Halmi Madang (할미 마당)
An old widow(Halmi) appears with a white scarf around her head and carrying a hand loom. The granny became widowed only three days after her wedding at the age of fourteen.
She weaves for a little while, then gets up and dances alone, bewailing her ill-fortune and begging the spectators for donations.
The mask of Halmi reveals the poverty and the visage of a woman of the world. The act symbolizes the conflicts between social classes the pain of life for the common people.
Paekchong Madang (백정 마당)
A butcher(Paekchong) enters with a straw bag containing an ax and a knife, and dances by himself. When he sees a big brown bull dance in, he dances with the bull, then kills it with his ax and cuts out its heart and testicles. He asks the spectators to buy the heart or testicles, and dances again when no one offers to buy them. When it thunders, he gets frightened and exits. The act satirizes the authoritative attitudes of the ruling class toward sexual life, removing the sexual taboo. This causes the spectators to laugh, and the butcher wins their sympathy.
(holding a red object high in the air) who wants to buy a bull heart?
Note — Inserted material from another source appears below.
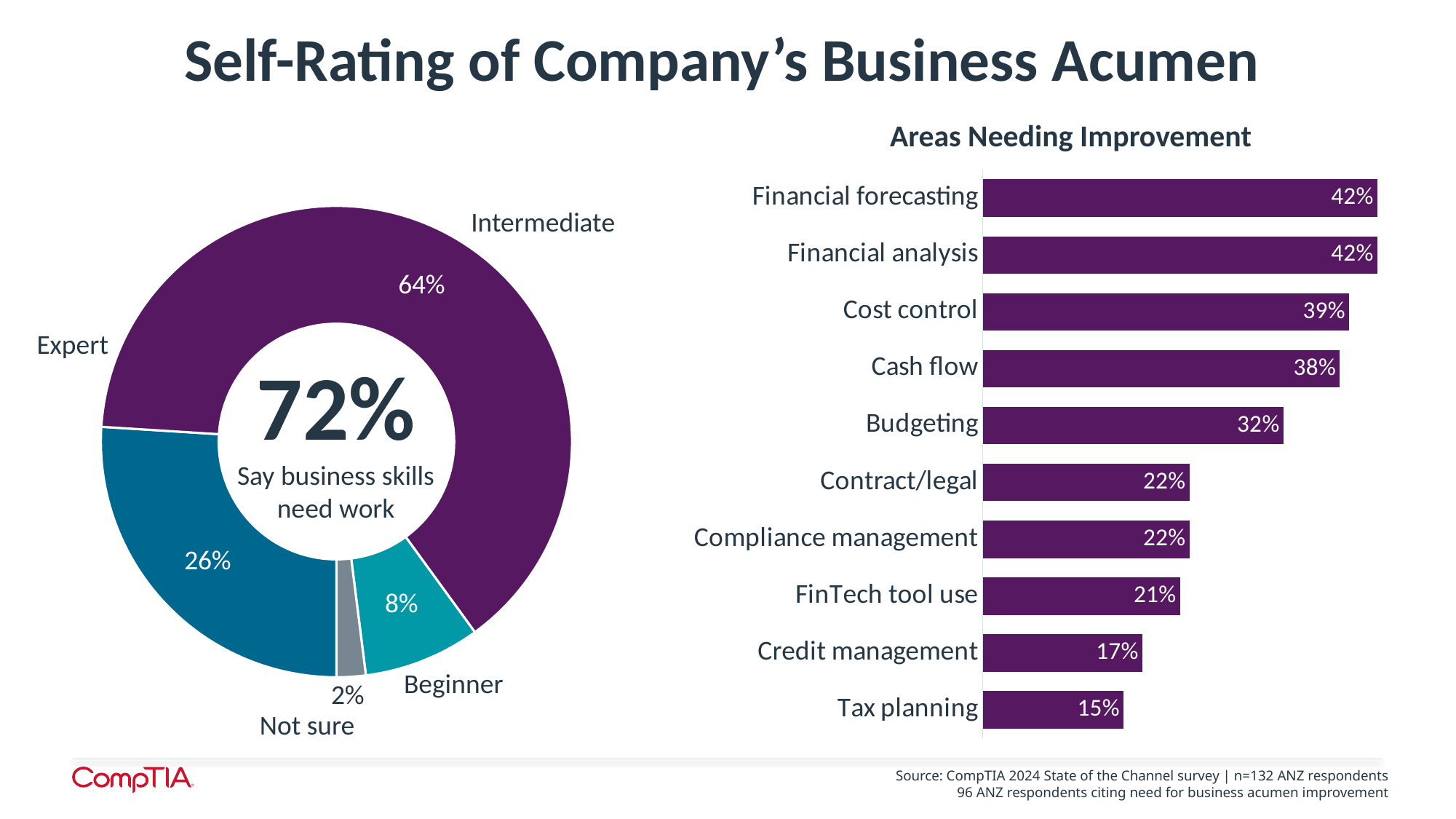
In the donut chart on the left, what percentage rated their company as Expert? 26% In the donut chart on the left, which category has the smallest share? Not sure In the donut chart on the left, what percentage of respondents rated their company's business acumen as Intermediate? 64% In the Areas Needing Improvement chart, what is the value for Cost control? 39% In the Areas Needing Improvement chart, what is the value for Tax planning? 15% In the Areas Needing Improvement chart, which area has the lowest value? Tax planning In the donut chart on the left, what figure is printed in the centre? 72% In the Areas Needing Improvement chart, what is the difference between Budgeting and Credit management? 15 percentage points In the donut chart on the left, what is the difference between the Intermediate and Expert shares? 38 percentage points In the Areas Needing Improvement chart, which is larger: Cash flow or Budgeting? Cash flow In the donut chart on the left, how many categories are shown? 4 In the Areas Needing Improvement chart, how many areas are listed? 10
Look! It’s still warm. Eat it like this and weaklings will become strong and dizziness will disappear. Nobody wants it? Huh, these people! Fancy not knowing the value of a fresh bull heart. (He puts it into his bag and this time holds up a large, brownish object.) How about the testicles, then? Surely you must know what they are good for?
What is more important than virility for a man? An old man with two young wives is envied by all; even Confucius was married and had children. there is nothing like the balls of a bull to improve a man’s performance. Bull balls for sale! Anybody for the bull balls?(he dances around and exits)
Chuji Madang (주지 마당)
A male and female Chuji(lion) appear, dancing and playfully fighting. The female lion wins, promising the village high productivity and an abundant harvest for the year.
Then Ch’oraengi(the meddler)enters, chases the Chujis away, and dances on alone.
This act sanctifies the place where the play is to be performed by driving away demons and evil spirits.
Mudong Madang (무동 마당)
In this act, a young lady (Kakshi) appears, dancing on the shoulders of andther performer and asks people to make offerings for their blessing and wealth.
Kakshi is believed to be the personified local goddess, so she must not tread on the ground, but must always stay on the shoulders of a man.
This act is more a sacrificial service than a play.
By welcoming kakshi, the villagers please the goddess and pray for peace and an abundant harvest.